_Quoted text_

· · · · · · ·

You may have spotted something different recently. The light in the photographs, the small things on the site, a new mark on the swing tag. This is something we have been planning for months.
We've been quiet about it on the website. Behind the scenes, we've been thinking. And working. Part of that work has been reshooting every single product in the range, so that the look across the brand would feel coherent — one world, top to bottom.
Not about the bags themselves. The bags are made by the same hands they've always been made by, in the same workshops in Rajasthan, on the same cotton, with the same heavy wooden blocks. None of that is changing — and from us, none of it will.
The shift is in how we frame the brand. The lens. The look. The voice. A new logo is part of it. So is the way the photographs feel — a little less performative, a little closer to home. So is the language we're starting to use. We wanted to freshen things up and walk down a road that, to be honest, feels more like us.
This is a short note on why.

A Slight Unease
Nikki, who started CYC, is Irish. She has lived in Asia for nearly a decade now and visiting for far longer than that. She studied Sanskrit, sat with teachers, spent long stretches inside Indian workshops, and built her doctoral work on contemplative traditions that come — partly — from this part of the world. She is currently undertaking a second doctorate at an Indian university. She knows the place she works in. She loves it.

· · · · · · ·

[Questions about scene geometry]
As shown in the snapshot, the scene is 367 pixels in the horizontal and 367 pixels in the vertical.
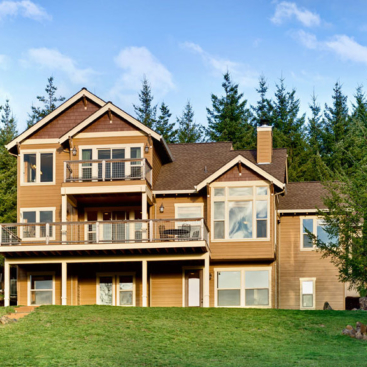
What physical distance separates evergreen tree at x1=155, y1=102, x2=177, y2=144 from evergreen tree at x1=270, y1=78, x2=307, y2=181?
8.07 meters

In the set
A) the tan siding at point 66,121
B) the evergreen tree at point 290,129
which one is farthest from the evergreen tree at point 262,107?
the tan siding at point 66,121

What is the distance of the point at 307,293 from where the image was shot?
30.3 m

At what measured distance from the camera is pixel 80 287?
30141 mm

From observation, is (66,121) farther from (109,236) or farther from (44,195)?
(109,236)

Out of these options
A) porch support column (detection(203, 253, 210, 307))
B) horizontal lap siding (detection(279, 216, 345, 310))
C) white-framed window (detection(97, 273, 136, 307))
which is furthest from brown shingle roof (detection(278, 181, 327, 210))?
white-framed window (detection(97, 273, 136, 307))

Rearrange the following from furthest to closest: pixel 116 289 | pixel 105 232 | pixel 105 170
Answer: pixel 116 289 → pixel 105 232 → pixel 105 170

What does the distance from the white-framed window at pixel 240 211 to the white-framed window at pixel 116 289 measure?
13.7 ft

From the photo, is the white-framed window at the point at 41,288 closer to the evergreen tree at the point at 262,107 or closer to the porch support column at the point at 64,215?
the porch support column at the point at 64,215

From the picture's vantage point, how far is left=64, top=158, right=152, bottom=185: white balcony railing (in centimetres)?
2923

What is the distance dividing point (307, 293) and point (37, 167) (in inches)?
506

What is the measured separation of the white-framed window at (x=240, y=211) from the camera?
28.8 metres

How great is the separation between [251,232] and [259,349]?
9914 millimetres

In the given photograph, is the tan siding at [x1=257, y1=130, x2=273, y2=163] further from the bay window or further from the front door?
the bay window

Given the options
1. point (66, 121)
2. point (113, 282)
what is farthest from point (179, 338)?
point (66, 121)
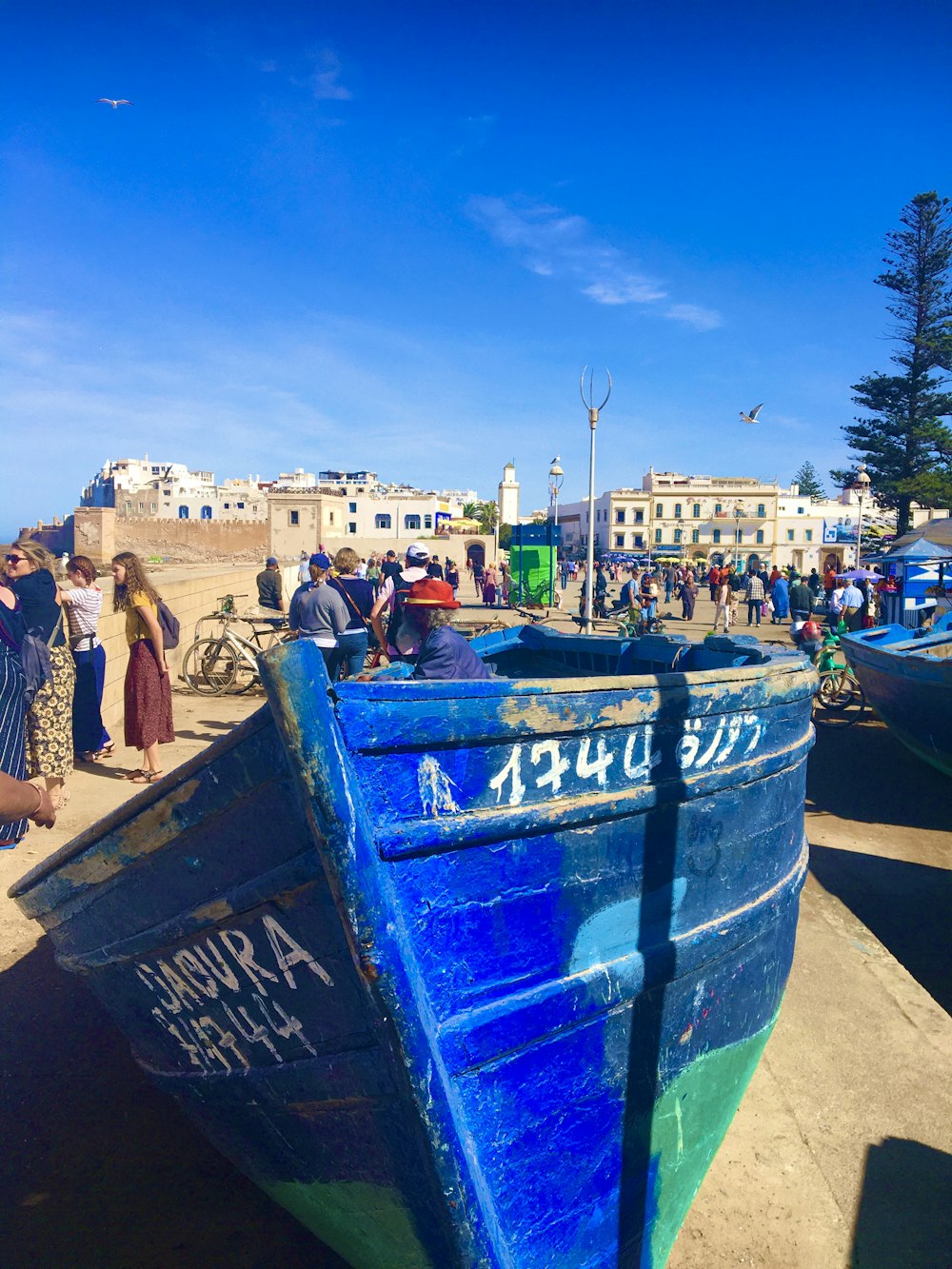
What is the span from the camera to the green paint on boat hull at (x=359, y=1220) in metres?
2.32

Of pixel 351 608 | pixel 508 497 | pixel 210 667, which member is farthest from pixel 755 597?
pixel 508 497

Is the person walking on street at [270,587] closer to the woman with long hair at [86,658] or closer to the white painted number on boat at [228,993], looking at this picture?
the woman with long hair at [86,658]

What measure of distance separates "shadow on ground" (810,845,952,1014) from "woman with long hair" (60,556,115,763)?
5.60 meters

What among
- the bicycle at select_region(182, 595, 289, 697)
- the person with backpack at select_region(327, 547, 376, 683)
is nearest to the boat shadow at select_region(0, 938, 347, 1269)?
the person with backpack at select_region(327, 547, 376, 683)

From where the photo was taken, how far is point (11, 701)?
4.88 m

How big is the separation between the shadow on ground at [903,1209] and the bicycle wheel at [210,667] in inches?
320

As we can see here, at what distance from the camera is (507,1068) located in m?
2.22

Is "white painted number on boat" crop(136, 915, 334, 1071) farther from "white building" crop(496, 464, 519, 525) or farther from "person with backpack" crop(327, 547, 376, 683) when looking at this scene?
"white building" crop(496, 464, 519, 525)

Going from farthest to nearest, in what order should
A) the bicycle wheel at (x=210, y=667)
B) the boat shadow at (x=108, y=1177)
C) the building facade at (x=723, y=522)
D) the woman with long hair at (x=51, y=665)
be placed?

· · · · · · ·

_Task instructions_
**a.** According to the rebranding note, in which region are the workshops that make the bags located?
**b.** State whether each statement agrees with the rebranding note: (i) The bags are now produced in new workshops. (ii) Every product in the range was photographed again. (iii) The founder of CYC is Irish.
**c.** The rebranding note lists what stays "the same" in how the bags are made. Name all of these things.

_Answers to each task_
**a.** Rajasthan

**b.**
(i) No: "in the same workshops in Rajasthan"
(ii) Yes: "reshooting every single product in the range"
(iii) Yes: "Nikki, who started CYC, is Irish."

**c.**
- The hands that make the bags
- The workshops in Rajasthan
- The cotton
- The heavy wooden blocks